Digitale Lösungen verbinden die Akteure in der Wertschöpfung. Transparenz, Effizienz und Qualifikation steigen, da Leistungen nachvollziehbar und messbar sind.
Die Teilnehmer werden zudem von PROCARE unterstützt, einer Organisation die sich dem emotionalen Wohlbefinden widmet und Gesundheit, Sicherheit sowie Suchtprävention in den Fokus rückt.
Zusätzlich arbeitet GreenUp mit dem staatlichen Expanded Public Works Program zusammen, um weitere Arbeitsplätze zu schaffen.
In KwaZulu-Natal wurde eine Glasrecycling-Initiative in Kooperation mit Heineken ins Leben gerufen. Informelle Siedlungen und Gebiete rund um das Hluhluwe-Imfolozi Game Reserve wurden von Abfällen befreit.
Distell betreibt zudem ein eigenes Programm zur Flaschenrücknahme. Unternehmer im Bereich Flaschenrückgabe werden registriert, digital vernetzt und beim Aufbau eigenständiger Geschäftsmodelle unterstützt.
Somit wird nicht nur der Verpackungs-Fußabdruck des Unternehmens verringert, sondern auch eine wertvolle Quelle in Anbetracht der globalen Flaschenknappheit geschaffen.

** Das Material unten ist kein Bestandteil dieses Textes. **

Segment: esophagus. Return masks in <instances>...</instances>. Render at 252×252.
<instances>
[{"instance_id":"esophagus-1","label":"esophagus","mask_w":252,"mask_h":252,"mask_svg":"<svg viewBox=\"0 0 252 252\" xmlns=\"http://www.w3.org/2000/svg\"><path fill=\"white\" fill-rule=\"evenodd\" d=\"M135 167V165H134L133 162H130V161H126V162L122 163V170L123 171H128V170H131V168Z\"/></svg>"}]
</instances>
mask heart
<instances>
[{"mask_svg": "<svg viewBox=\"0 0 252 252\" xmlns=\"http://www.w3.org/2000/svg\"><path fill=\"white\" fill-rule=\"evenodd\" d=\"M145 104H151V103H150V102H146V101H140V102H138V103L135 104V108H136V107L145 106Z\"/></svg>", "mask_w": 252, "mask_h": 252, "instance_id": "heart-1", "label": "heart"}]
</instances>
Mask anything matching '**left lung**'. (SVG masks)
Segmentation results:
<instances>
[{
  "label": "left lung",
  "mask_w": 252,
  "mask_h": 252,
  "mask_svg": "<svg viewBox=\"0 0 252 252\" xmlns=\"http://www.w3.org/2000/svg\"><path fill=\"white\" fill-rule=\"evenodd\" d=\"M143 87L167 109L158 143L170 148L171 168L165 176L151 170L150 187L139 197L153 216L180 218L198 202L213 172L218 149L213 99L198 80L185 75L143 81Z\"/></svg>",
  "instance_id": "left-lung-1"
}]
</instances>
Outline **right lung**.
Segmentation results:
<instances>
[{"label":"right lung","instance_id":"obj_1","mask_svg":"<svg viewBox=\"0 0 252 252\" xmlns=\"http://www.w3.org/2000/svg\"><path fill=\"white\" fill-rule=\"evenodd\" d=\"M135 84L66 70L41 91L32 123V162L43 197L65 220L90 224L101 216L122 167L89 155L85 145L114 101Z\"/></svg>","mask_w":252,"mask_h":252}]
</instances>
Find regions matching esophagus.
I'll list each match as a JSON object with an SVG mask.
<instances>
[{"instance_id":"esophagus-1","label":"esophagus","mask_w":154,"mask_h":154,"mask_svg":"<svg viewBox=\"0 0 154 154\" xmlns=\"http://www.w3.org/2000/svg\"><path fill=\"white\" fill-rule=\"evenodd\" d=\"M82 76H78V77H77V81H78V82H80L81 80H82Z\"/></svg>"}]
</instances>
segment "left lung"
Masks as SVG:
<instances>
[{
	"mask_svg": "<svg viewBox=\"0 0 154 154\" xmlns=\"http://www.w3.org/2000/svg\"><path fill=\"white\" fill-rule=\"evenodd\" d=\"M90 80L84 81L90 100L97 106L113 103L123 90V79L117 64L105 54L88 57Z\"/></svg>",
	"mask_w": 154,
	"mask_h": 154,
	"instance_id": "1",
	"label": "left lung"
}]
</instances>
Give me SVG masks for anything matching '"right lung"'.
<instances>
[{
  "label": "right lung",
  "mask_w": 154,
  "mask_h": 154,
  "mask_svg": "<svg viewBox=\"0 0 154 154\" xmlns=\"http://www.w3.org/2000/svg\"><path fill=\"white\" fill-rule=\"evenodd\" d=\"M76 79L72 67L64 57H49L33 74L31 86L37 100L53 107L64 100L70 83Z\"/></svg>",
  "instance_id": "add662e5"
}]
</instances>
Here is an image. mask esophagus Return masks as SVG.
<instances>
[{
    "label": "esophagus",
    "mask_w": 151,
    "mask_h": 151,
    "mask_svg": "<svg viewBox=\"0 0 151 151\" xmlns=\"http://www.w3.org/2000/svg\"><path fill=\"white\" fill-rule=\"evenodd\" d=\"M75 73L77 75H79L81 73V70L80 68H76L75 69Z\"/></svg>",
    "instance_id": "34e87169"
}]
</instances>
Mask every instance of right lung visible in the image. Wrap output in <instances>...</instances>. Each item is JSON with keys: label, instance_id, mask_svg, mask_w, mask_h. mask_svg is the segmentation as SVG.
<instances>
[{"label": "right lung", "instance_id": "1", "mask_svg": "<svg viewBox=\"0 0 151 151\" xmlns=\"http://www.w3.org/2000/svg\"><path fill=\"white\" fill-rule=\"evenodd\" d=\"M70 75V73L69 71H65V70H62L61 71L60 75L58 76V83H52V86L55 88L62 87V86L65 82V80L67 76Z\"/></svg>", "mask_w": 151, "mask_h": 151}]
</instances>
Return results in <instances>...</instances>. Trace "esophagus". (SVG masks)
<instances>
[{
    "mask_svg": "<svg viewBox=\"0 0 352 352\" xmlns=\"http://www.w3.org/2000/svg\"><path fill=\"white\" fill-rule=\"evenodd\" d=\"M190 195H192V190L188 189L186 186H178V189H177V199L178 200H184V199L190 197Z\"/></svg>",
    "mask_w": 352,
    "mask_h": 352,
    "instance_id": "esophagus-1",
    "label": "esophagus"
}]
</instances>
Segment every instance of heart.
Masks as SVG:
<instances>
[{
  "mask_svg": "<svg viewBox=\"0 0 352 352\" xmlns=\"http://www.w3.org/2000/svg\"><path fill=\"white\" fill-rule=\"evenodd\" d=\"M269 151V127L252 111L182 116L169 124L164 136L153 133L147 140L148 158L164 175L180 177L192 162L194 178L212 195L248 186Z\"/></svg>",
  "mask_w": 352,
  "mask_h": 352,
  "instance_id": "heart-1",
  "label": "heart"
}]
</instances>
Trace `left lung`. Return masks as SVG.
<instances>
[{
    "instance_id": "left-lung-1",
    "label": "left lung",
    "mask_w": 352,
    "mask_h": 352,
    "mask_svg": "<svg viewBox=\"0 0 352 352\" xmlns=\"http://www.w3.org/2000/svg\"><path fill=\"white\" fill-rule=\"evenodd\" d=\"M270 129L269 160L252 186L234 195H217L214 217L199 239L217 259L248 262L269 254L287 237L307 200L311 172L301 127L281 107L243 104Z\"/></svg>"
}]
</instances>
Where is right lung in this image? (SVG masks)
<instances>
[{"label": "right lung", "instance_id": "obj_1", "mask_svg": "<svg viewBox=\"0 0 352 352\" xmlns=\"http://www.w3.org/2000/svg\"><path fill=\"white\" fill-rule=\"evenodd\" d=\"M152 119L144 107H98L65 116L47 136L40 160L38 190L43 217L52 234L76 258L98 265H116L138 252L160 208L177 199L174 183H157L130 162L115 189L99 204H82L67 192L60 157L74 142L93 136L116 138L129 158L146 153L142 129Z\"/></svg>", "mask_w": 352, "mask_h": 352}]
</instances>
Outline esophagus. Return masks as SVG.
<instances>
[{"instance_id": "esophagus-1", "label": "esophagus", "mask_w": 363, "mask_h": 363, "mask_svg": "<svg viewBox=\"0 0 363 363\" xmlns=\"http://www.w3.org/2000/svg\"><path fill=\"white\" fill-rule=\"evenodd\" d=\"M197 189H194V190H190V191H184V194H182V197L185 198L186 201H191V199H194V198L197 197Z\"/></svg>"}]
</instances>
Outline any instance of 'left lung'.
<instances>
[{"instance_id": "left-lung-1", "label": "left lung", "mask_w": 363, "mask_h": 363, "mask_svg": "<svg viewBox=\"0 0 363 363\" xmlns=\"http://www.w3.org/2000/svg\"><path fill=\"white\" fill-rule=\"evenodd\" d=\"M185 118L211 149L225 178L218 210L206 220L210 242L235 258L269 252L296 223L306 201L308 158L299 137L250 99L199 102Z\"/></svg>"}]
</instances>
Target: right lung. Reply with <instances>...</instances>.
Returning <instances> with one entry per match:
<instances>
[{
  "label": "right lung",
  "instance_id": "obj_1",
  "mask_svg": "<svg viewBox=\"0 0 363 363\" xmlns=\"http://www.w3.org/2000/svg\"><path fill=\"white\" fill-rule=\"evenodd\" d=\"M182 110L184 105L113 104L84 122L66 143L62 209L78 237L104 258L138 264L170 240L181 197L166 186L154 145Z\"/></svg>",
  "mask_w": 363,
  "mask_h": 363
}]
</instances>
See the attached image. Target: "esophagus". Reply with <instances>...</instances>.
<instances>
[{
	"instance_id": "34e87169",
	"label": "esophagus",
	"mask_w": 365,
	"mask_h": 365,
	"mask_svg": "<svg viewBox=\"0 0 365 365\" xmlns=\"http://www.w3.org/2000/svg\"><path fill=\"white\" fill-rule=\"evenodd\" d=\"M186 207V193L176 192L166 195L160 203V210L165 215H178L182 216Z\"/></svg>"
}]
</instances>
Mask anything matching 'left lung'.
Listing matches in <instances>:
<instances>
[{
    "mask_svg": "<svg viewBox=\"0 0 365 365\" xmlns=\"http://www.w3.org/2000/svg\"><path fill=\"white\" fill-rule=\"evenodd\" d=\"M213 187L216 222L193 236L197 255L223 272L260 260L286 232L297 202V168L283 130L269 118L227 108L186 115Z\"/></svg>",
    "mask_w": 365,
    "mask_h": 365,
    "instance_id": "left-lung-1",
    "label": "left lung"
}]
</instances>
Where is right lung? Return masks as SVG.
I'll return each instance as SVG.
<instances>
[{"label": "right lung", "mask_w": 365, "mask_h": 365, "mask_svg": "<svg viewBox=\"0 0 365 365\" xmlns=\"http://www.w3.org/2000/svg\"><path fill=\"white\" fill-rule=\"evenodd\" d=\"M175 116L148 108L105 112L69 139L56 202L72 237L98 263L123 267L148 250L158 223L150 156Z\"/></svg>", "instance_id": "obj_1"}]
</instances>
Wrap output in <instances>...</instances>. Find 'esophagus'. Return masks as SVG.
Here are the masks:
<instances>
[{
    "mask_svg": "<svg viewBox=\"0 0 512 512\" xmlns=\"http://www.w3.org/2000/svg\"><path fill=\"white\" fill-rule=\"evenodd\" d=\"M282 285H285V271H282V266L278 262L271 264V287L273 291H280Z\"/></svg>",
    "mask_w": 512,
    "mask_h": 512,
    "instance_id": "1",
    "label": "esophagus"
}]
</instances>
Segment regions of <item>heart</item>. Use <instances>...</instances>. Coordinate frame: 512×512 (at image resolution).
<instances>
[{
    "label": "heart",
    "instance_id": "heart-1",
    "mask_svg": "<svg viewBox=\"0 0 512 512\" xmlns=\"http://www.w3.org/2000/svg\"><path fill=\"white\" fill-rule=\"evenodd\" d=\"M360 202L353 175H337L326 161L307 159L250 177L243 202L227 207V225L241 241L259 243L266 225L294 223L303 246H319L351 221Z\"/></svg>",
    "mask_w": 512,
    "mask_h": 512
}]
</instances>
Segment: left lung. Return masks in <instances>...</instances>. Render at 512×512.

Gemäß Shabeer Jhetam, CEO der Glass Recycling Company, eröffnet Glas-Recycling landesweit circa 50.000 Müllsammlern Möglichkeiten zur Einkommensgenerierung. Über 80% der Rückkaufzentren schaffen weitere Arbeitsplätze – von kleinen Teams bis zu über 100 Beschäftigten.
Südafrika etwa 40% der Glasscherben Verwendung für neue Flaschen. Die erweiterte Herstellerverantwortung will die Sammelquote bis 2027 auf 64,4% anheben – was ein bedeutendes Einkommenspotential für alle Beteiligten darstellt.Im letzten Jahr erhielt GreenUp den Recycling Gamechanger Award bei PETCO, einer führenden südafrikanischen Initiative zur Auszeichnung von Leistungen im Recycling und der Abfallminimierung.
Wyeth betont: "Wenn Sie das nächste Mal eine Flasche oder Dose öffnen, halten Sie kurz inne. Die Verpackung in Ihrer Hand könnte mit einem Umweltassistenten von GreenUp verbunden sein."